Echo the lines below, starting with the line that contains "How far is pixel" and continuing through the final line, with both ends included.

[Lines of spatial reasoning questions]
......

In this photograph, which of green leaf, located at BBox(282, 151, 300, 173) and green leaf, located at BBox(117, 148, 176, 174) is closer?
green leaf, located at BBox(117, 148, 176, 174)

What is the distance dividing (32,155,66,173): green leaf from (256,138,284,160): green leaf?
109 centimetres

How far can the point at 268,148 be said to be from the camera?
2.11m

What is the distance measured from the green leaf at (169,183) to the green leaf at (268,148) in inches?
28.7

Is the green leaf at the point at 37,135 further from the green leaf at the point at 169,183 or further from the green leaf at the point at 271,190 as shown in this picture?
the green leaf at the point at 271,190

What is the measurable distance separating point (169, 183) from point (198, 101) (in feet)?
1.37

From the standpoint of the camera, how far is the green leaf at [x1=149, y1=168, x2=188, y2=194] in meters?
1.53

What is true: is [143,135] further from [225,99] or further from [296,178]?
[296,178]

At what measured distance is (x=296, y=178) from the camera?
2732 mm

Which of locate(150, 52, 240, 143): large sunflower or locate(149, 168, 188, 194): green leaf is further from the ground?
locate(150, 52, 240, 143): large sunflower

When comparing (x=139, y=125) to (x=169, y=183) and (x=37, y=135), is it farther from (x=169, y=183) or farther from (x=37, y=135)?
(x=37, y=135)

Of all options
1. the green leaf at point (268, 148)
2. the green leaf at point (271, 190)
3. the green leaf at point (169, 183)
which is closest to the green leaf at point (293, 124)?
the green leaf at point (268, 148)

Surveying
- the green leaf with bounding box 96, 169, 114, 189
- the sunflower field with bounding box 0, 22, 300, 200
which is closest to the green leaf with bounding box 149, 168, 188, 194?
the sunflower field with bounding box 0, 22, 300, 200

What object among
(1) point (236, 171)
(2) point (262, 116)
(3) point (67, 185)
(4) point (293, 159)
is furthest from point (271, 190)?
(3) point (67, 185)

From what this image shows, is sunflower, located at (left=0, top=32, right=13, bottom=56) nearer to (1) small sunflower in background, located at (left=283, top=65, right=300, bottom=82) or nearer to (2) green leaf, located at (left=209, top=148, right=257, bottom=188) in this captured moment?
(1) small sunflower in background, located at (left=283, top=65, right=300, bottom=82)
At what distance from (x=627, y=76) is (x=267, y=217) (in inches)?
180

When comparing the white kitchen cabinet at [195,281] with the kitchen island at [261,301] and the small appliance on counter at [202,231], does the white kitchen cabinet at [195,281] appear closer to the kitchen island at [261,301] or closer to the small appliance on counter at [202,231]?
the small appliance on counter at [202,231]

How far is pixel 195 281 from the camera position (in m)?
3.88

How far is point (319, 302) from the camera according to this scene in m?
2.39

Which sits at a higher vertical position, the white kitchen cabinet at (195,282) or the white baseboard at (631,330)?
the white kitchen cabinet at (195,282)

......

Solution to this task:
How far is pixel 195 281 from the camera position (in m)?
3.88

How far is point (319, 302) from the camera according to this scene in m?
2.39

Which sits at a higher vertical position, the white kitchen cabinet at (195,282) or the white baseboard at (631,330)?
the white kitchen cabinet at (195,282)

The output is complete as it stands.